I think there’s more than one reason for this. For a start authors (and I include game-makers here) who are interested in social justice and critiquing European colonialism in any form are also, I’d suggest, more likely than others to shy away from cookie-cutter ‘sort of the Middle Ages’ settings – or not be drawn to them in the first place. Critiquing colonialism, or history at all, isn’t that common in a genre known for its nostalgic tendencies, and perhaps breaking one convention is connected to breaking others. But there’s more to it than that, and it goes back to something else I’ve written about before: the influence of Alternate History.

So far as I can tell there is, quite simply, no Alternate History story where the nexus event which changes the path of history happens before Columbus’ arrival in America in 1492. This implies that the Middle Ages are too far back, too different to today, for any change in the past to alter our present. The texts I’m talking about here are trying to imagine, or at the least imply, a more just future for their worlds, but the Middle Ages – fantastical or not – are too far removed for that implication to carry weight, so setting inspired by the more recent past are needed. This works for the pre-industrial settings as well. Both reference empires fallen from former glories, and the temptation is to read these are referring to the Roman Empire because of the pre-industrial present of the narratives. Both can just as easily invoke the British Empire, and the ways that both engage with contemporary issues stemming from that aspect of history suggests that they do. 

Thursday, 23 August 2012

Game of Thrones, Authenticity, and Mass-Production


Today I’ve been trying to write an abstract for a roundtable on Game of Thrones at a conference next year. It’s about the idea of authenticity, something I’ve written about before, but a topic which gets bigger and bigger every time I do. Fantasy is obviously not authentic in some ways – the whole point is that it’s not this world, or its history – and scholars of medievalism often aren’t interested in it for that reason. But consumers are, and producers are. It’s struck me that there are multiple layers of authenticity surrounding the novels in A Song of Ice and Fire, and the TV spin-off and all the other franchise material as well. Most of them are interconnected, and most of them have something to do with ‘the medieval’ if not the Middle Ages.
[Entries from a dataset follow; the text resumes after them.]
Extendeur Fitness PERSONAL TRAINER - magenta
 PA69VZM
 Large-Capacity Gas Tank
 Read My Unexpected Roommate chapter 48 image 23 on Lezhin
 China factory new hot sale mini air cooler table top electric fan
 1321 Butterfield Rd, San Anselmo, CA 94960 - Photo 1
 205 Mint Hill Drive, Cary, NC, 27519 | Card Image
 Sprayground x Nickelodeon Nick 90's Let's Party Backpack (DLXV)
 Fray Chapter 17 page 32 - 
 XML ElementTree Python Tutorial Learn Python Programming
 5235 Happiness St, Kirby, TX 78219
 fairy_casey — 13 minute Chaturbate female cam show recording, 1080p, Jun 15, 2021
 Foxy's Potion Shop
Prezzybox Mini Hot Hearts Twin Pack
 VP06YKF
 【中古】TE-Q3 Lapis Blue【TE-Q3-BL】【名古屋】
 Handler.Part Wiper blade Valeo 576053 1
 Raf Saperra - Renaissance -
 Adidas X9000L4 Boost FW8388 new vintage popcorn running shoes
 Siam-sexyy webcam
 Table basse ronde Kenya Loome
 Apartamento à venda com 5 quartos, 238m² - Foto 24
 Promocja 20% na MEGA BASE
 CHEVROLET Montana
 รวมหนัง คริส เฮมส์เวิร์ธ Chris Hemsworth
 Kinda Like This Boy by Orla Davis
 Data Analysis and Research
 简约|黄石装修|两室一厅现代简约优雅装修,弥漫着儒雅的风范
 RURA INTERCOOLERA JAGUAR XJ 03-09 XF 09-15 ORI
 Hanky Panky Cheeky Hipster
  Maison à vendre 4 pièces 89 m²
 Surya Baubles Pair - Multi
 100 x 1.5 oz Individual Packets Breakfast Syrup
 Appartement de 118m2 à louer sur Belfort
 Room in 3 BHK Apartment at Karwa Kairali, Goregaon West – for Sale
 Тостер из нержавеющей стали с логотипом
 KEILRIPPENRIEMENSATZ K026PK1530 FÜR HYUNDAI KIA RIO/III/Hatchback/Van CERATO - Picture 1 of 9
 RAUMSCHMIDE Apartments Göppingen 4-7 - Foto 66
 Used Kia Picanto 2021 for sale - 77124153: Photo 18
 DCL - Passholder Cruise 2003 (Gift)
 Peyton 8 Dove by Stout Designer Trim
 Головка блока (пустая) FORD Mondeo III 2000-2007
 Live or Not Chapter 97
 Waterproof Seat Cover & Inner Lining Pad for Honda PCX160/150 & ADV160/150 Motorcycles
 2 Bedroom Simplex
The writing process is constructed as authentic in contrast – or challenge – to the mass-market habits of a lot of genre fiction. George Martin writes at his own pace, sometimes to the incredible frustration of fans and no doubt his publishers, so the story seems to be told organically, rather than simply being churned out for the sake of best-seller after best-seller, all timed for release just before the Christmas sales rush or the summer-reading lists. Even the massive sales are constructed, at least in their origin story, as non-commercial. I’ve read a few different versions about how Martin struggled to find a publisher, how it the first novel was sold by independent bookshops and gained popularity by word-of-mouth. All of this creates an aura of authenticity in a world where big business drives consumer decisions about what is good, what is read, what is in.

None of this is immediately obviously connected to the Middle Ages, however, I think the fact that the books – and their spin-offs – are so closely linked to the pre-modern era is important. Whatever its origins were, the whole franchise is now a substantial part of popular, mass-produced modern contemporary culture. And in that culture, there is value in appearing to be outside it. Just think of all the ‘artisan bakeries’ and ‘traditional insert foodstuff here’; as a culture we are soaked in the constructed, the mass-produced, so we value things we think - or are told - are real, authentic. We’re prepared to pay more for them, but they also have symbolic meaning to us, and we often use them to create out own identities, whether it’s being the person who buys the artisan sourdough not the packet white bread form the supermarket, or whether it’s being a ‘real’ fan of a ‘real’ TV show. The medieval aura of Game of Thrones adds another dimension to those kinds of tendencies because the Middle Ages were by definition pre-modern, and therefore pre-mass-production.